— START OF Passage provided —
Who knew the secret to getting more work done wasn't buying another planner, downloading yet another productivity app, or convincing myself that this would finally be the week I transformed into one of those annoyingly productive "morning people"?
Apparently, all I needed was another human being.
Yesterday afternoon, I headed over to my friend Ray's house for our first co-working session. He and his husband graciously let me invade their dining room, where Ray worked at one end of the table while I claimed the other. His husband was upstairs in his home office doing his own thing.
We spent a few minutes catching up, cussing and discussing everything except work. Then we opened our laptops and got down to business.
For the next couple of hours, we mostly sat in comfortable silence, breaking it only to ask a question or crack a smart-ass comment. Somehow, I accomplished more in those two hours than I had in the previous two days.
The idea was born over brunch last week. Since we're both independent creative types, we're also both pro-level procrastinators. Left to our own devices, we'll sit down to write, reorganize our desks, answer a couple of emails, and somehow end up reading about the inventor of the paper clip.
So I suggested we become “accountability buddies.”
Ray, being the delightfully goofball that he is, asked, "Won’t that hurt something?"
After kicking around a few ideas, we landed on something simple: co-working together a couple of afternoons each week. No meetings. No brainstorming sessions. No inspirational TED Talks. Just two friends sitting at opposite ends of a table, quietly working on our own projects.
— END OF Passage provided —
§ Tasks to carry out:
1. Transcribe the part of the co-working essay that opens with the words "Who knew the" and closes with "down to business.".
2. Name each thing the co-working essay says the afternoon co-working arrangement will not include.
Rely only on the co-working essay; the records have no part in this.
— START OF Entries provided —
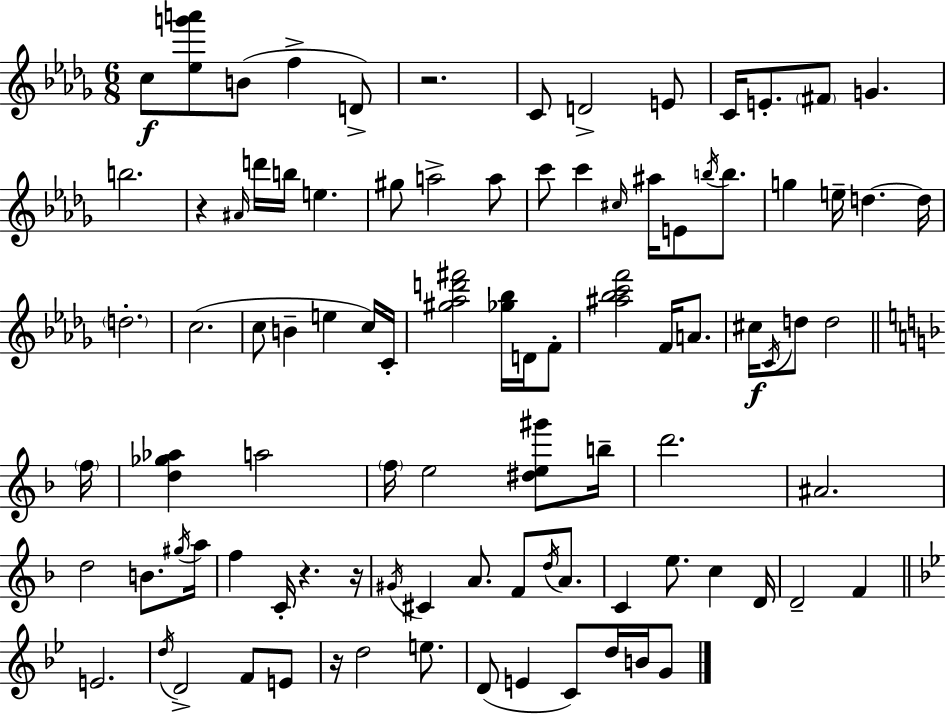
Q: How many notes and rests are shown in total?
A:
— END OF Entries provided —
— START OF Entries provided —
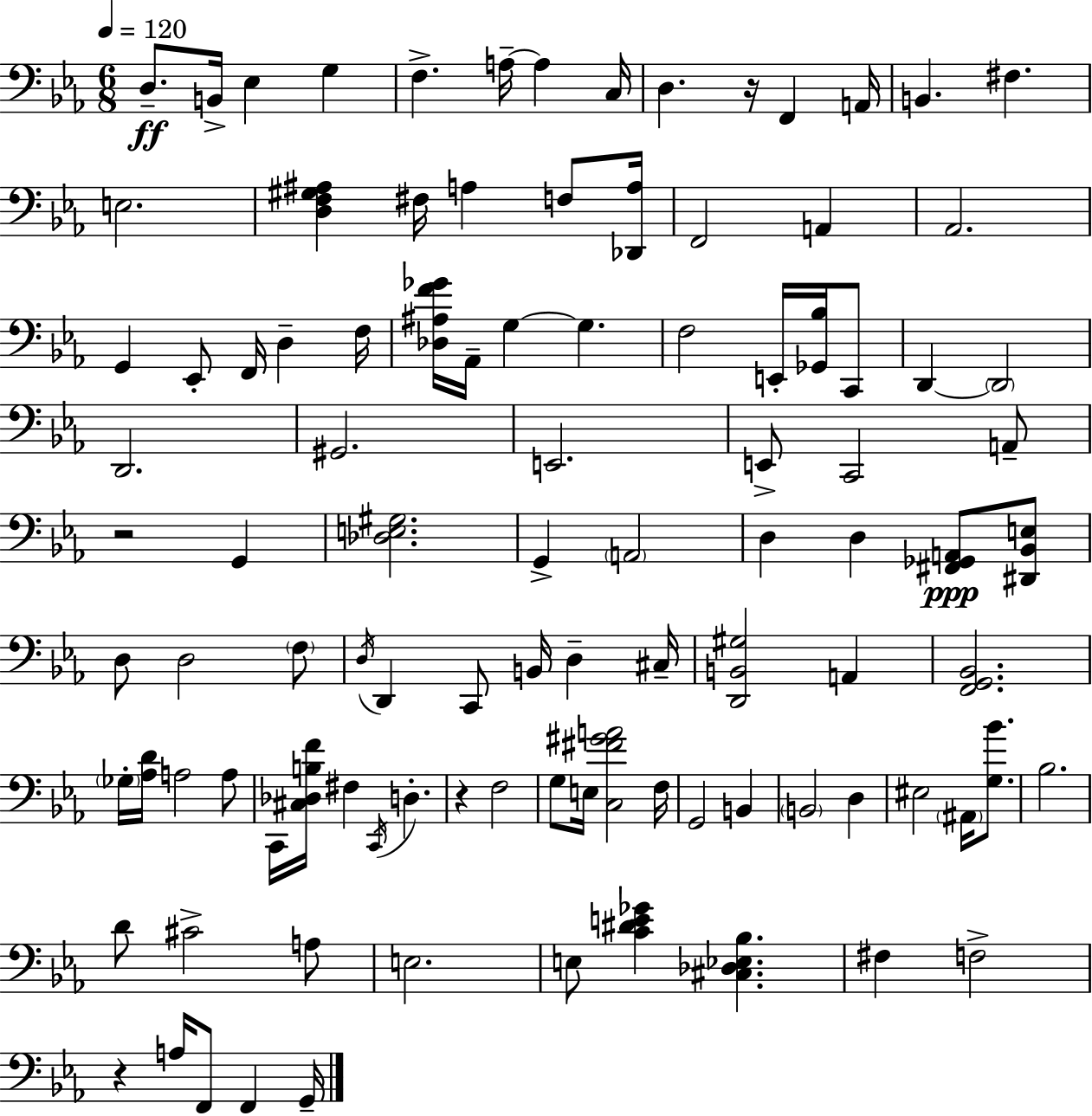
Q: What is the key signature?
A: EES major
— END OF Entries provided —
§ Set of answers:
1.
Who knew the secret to getting more work done wasn't buying another planner, downloading yet another productivity app, or convincing myself that this would finally be the week I transformed into one of those annoyingly productive "morning people"?
Apparently, all I needed was another human being.
Yesterday afternoon, I headed over to my friend Ray's house for our first co-working session. He and his husband graciously let me invade their dining room, where Ray worked at one end of the table while I claimed the other. His husband was upstairs in his home office doing his own thing.
We spent a few minutes catching up, cussing and discussing everything except work. Then we opened our laptops and got down to business.

2. Meetings, brainstorming sessions, inspirational TED Talks